Delapan Belas

44.9K 5.8K 319
                                    

Yok ketemu lagi saama Mas Duda dan Mbak Janda ini hahahaaa...

Jika sekarang mereka terlihat acuh, percayalah pernah ada rindu menggebu yang menuntut temu. Namun karena waktu tak memihak saat itu, jurang yang membentang terasa amat jauh. Cerita yang mereka rangkai terlanjur dalam, dan mendadak saja semesta di sekitar mereka karam. Tangis tragis dipilih menjadi akhir yang kejam.

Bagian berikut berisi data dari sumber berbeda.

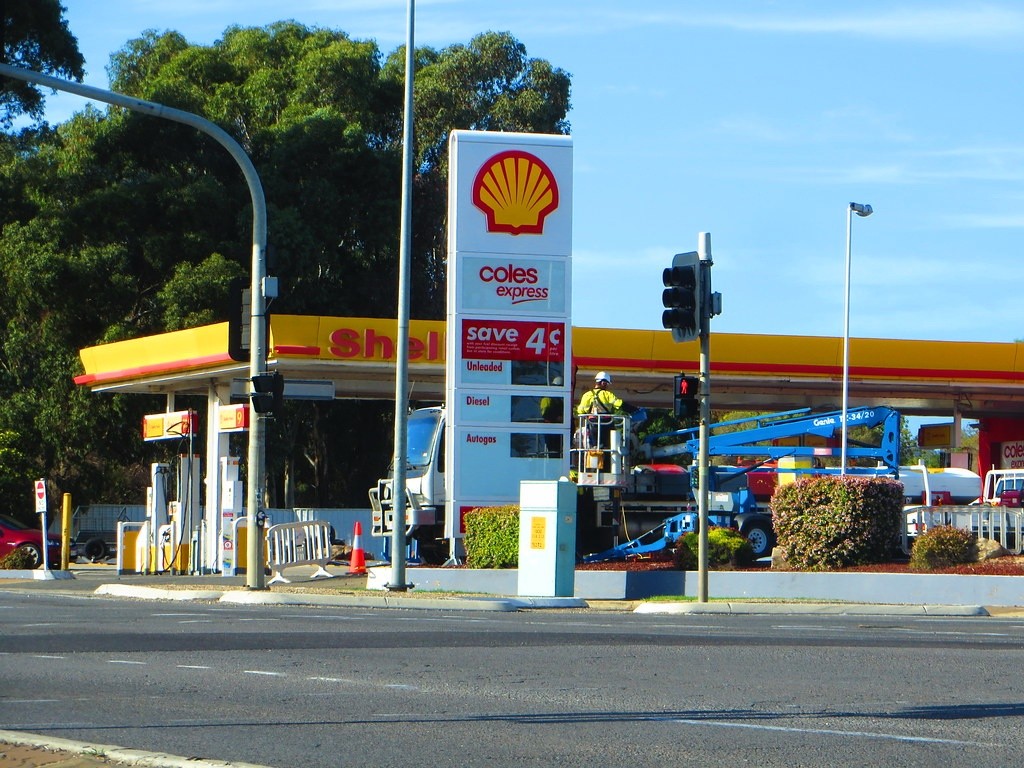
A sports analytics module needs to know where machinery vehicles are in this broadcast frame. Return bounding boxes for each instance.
[368,401,902,567]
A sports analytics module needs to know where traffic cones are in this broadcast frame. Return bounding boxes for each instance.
[344,521,369,574]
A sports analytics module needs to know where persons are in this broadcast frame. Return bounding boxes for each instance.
[577,371,640,472]
[540,377,564,458]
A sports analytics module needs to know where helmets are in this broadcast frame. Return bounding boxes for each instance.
[595,371,613,385]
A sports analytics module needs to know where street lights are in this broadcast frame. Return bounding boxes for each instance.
[841,201,874,477]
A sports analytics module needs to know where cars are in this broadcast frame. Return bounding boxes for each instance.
[0,514,78,570]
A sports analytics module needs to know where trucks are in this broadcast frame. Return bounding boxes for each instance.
[899,458,1024,553]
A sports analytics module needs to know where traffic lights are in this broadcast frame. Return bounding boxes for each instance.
[673,374,700,420]
[250,373,285,414]
[662,250,702,342]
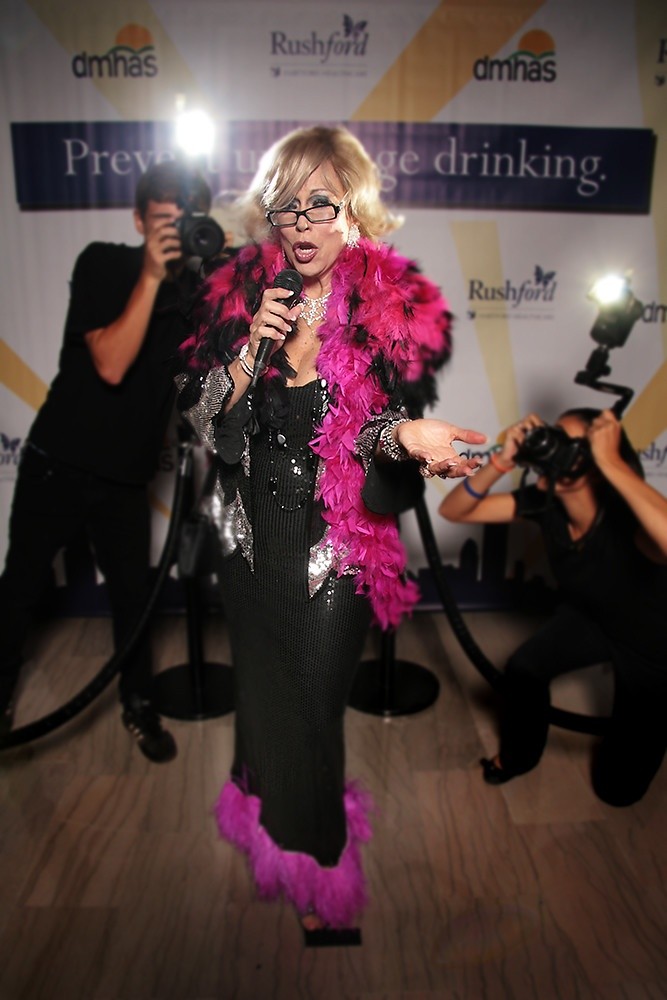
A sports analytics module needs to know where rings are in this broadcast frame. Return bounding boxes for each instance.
[419,463,445,479]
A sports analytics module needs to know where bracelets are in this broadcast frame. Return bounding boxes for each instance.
[462,476,489,499]
[239,342,270,379]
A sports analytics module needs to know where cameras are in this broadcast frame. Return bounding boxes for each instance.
[174,215,225,262]
[514,424,593,483]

Membuat cinta yang terajut, tampak tak berharga. Dicurangi dari banyak arah, romansa itu pun tak bisa lagi bergerak dengan leluasa. Rasa yang dibina, tercabut paksa. Harap tuk selalu bersama, tak akan pernah terlaksana.

Lalu, ketika dunia dan seisinya menginginkan mereka bertatap muka setelah sekian lama. Suasana seperti apa yang harus mereka tunjukkan pada semesta?

Haruskah berlapis haru?

Atau, bolehkah menganggap bak musuh?

Yang jelas, Nada tidak tahu harus memilih yang mana.

Ia mencoba bersikap biasa, namun aura kecanggungan di antara mereka kian terasa. Walau tak hanya berdua, keberadaan si kembar justru membuatnya menjadi serba salah. Bila ingin menuruti hati, Nada pasti akan mengunci rapat mulutnya. Tetapi di sini, ia sudah menjadi seorang ibu. Ada anak-anaknya yang tak boleh ia biarkan terjebak penilaian yang salah.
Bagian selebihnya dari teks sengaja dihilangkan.